Genocide by Numbers

S-21 - Unknown Girl

and the blood of children ran through the streets
without fuss, like children’s blood.

from “I’m Explaining a Few Things” by Pablo Naruda

In her book, “The Discovery of Poetry”, Frances Mayes notes that we expect a poet to use a contrasting comparison after “like” but that Naruda tells us that there can be no simile with more impact than the repetition of “children’s blood.”

The blood of the children in these images did not run through the streets of Naruda ‘s Madrid but through the hallways of Chao Ponhea Yat high school in Phnom Penh, a high school converted by the Khmer Rouge into Security Prison 21 (S-21).

We do not know the names of these children. All we have are the numbers they were assigned and the photographs taken on their arrival at the prison. Of the 17,000 adults, youths and children that entered S-21 between 1975 and 1979 only 12 are known to have come out alive. Genocide by numbers: the paranoid Khmer Rouge destroyed their identities along with their lives needing only to catalog false confessions obtained by torture to justify their actions.

Yale University’s Cambodian Genocide Program (CGP) web site provides a searchable database of 5,000 prisoner photographs from S-21, almost all unidentified. All that remains of them is a number and a single black and white picture; 12,000 more do not have even that.

S-21 - Unknown Children

S-21 - Seven Unknown

S-21 - A Phnom Penh high school

Chao Ponhea Yat high school, Security Prison 21, is today the Tuol Sleng Genocide Museum in Phnom Penh, Cambodia.

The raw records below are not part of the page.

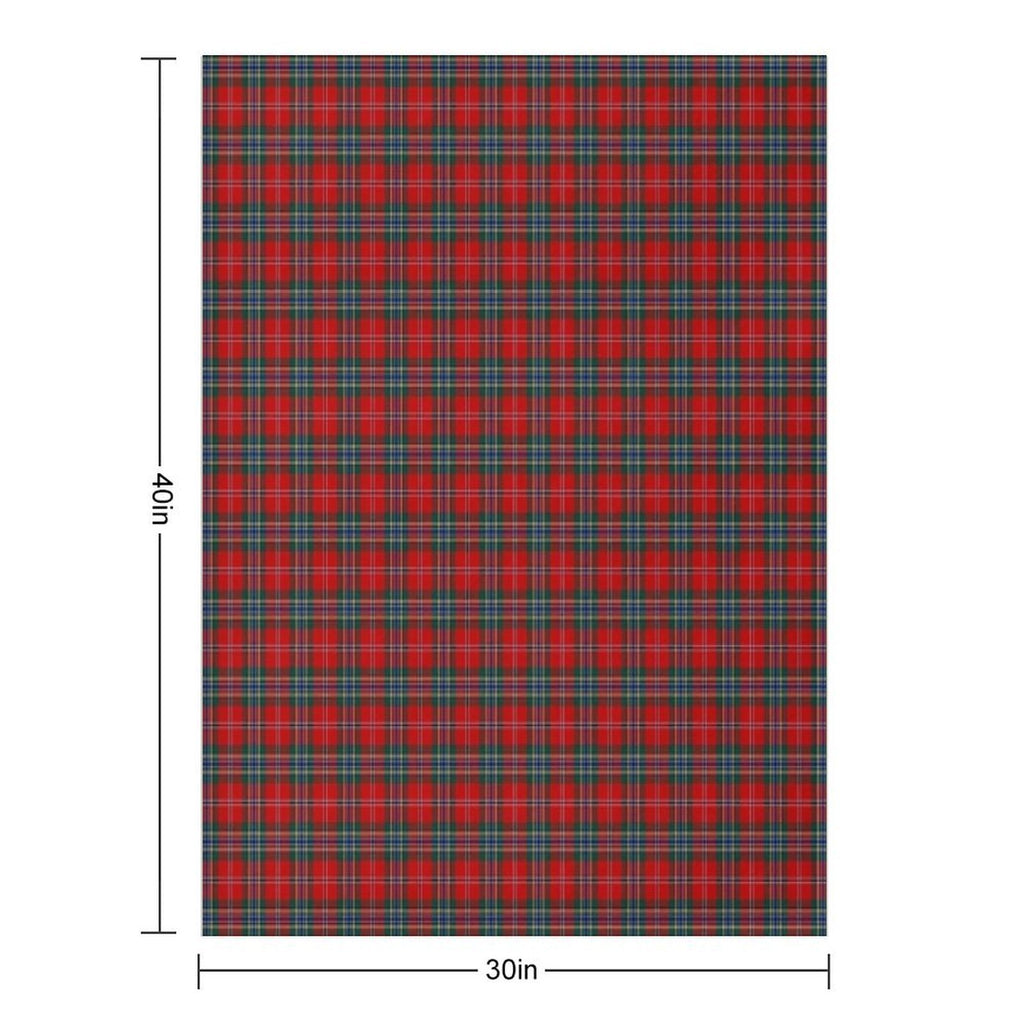 Clan MacLean Tartan Quick-dry Throw Blanket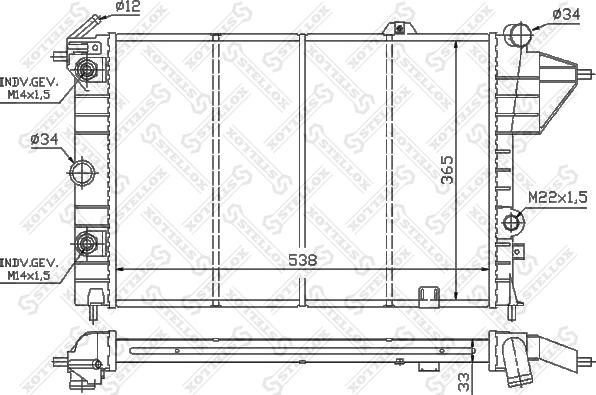 Stellox 10-25059-SX - Hladnjak, hladjenje motora www.molydon.hr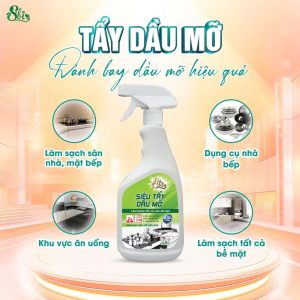 SIÊU TẨY DẦU MỠ, XOONG NỒI SBI 500ML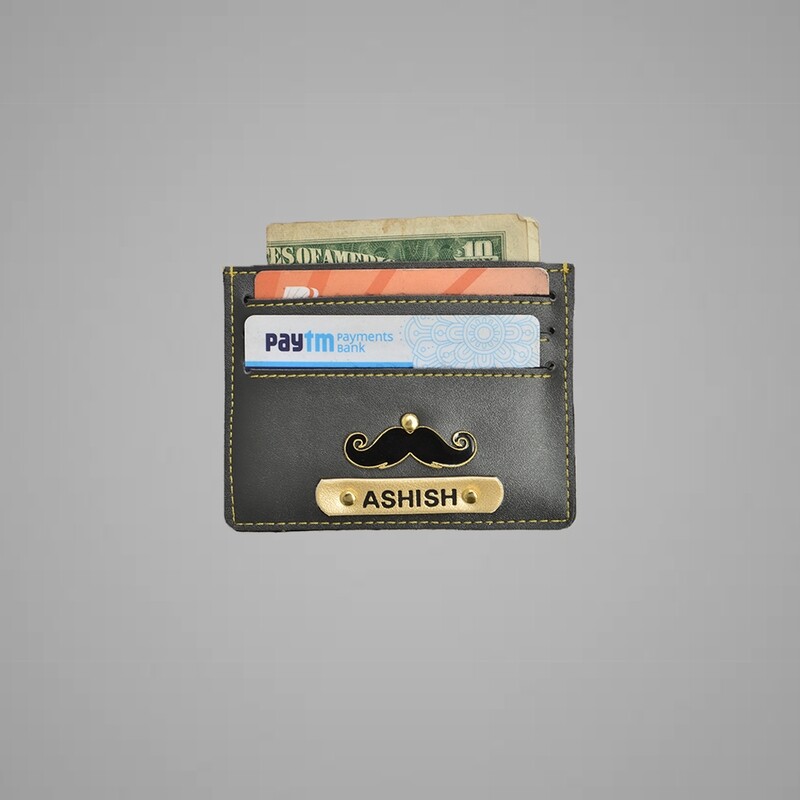 Grey Customised Card holder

I made these pieces in 2003 but I have not published them until now. Seeing my own children in their eyes, I wanted somehow to mark and remember these kids that never grew up, give them a little bit more than just a number. The backgrounds, crying landscapes, come from the Trees, River, Grass, Ranch series made in the Colorado Rockies earlier the same year.

As with all the other images on this site, the profit from any sales will go to charity; for these pictures, Save the Children will always be the beneficiary.